Meet the MD: Juliette Dennett of Dale Carnegie Training

BQ caught up with Juliette Dennett, MD of Carnegie Training to discuss her career so far, her plans for the future, and what it means to be a great business leader...

Describe your role in no more than 100 words. 

Managing director and enabler of a team of amazing, talented people. My role is to ensure that Dale Carnegie in the North of England continues to be one of the most respected brands in workforce development


What is it the company does?  

Dale Carnegie transforms the performance of individuals, teams and organisations. Since our formation in 1912, over 9,000,000 people in over 90 countries have taken one of our programmes. Today our focus is on developing talent, increasing employee engagement and enabling change to happen at all levels in organisations.  104 years since we started, the Dale Carnegie approach and experience is still unique within the workforce development industry.

What do you believe makes a great leader?  

For me, leadership is about the environment we create at work.  As leaders we are responsible for the whole culture of the business and how well people are engaged.  If the environment is not conducive to people giving their very best every day, then we are likely to see only mediocrity.  The job of a leader is to energise, inspire and engage a group of people to do amazing things.


What has been your biggest challenge in your current position? 

I’m sure like many other MDs its giving enough time to many competing priorities. I’m a strong believer in nurturing the talent in our team and that takes time to do it well.


How do you alleviate the stress that comes with your job?  

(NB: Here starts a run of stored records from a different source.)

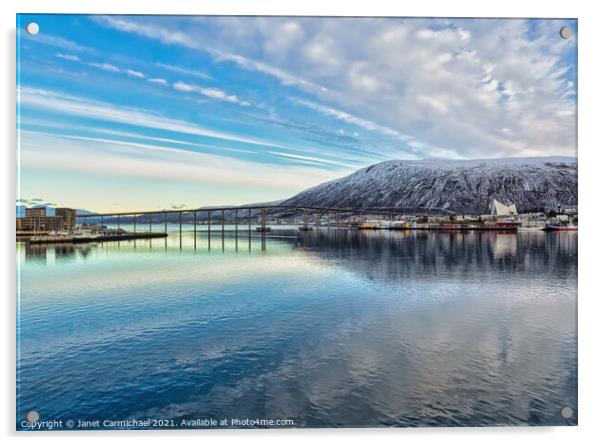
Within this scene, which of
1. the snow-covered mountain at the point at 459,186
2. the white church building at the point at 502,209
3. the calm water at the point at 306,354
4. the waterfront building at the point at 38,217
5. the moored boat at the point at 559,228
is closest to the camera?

One of Dale Carnegie’s best-selling books is ‘How to Stop Worrying and Start Living’ this contains 30 practical principles on how to deal with stress and pressure. I try to use what we teach others.


When you were little, what did you want to be when you grew up?

A PE teacher.


Any pet hates in the workplace?  

It staggers me that we still hear examples of high profile business leaders for whom the unfair exploitation of their people is an apparently acceptable price to pay for financial success.  How do they sleep at night?


Where do you see the company in five years’ time? 

Dale Carnegie in the North of England will continue to flourish. Over the last few years the business has doubled in size and will do so again in the next 5 years.  In the meantime, the next generation of talented leaders are being developed to succeed in my footsteps before 5 years is up.


What advice would you give to an aspiring business leader?   

Make other people feel more important than you. We can’t be successful on our own and we need people who will commit to us and to the organisation we are building. Over the past few years loyalty has become harder to earn. If you treat people well, make them feel valued and important you will have a much greater chance of people giving their best for you.


Where did you start your career?

My first ever job was on the twilight shift at Fox’s Biscuits in Batley, putting the jam in jammy dodgers. 

Give us a brief timeline of your career so far.

Post university my first role was with a French freight forwarding company where I used my languages.  I moved to Poole in Dorset with this company and eventually moved to Revlon where I managed the Export Marketing department.  Joining Dale Carnegie was a risky choice but one that stretched and developed me.  After 2 years I moved back to Yorkshire and in the past 20 years I’ve worked in sales, as a trainer, a sales manager and eventually heading up the northern England team.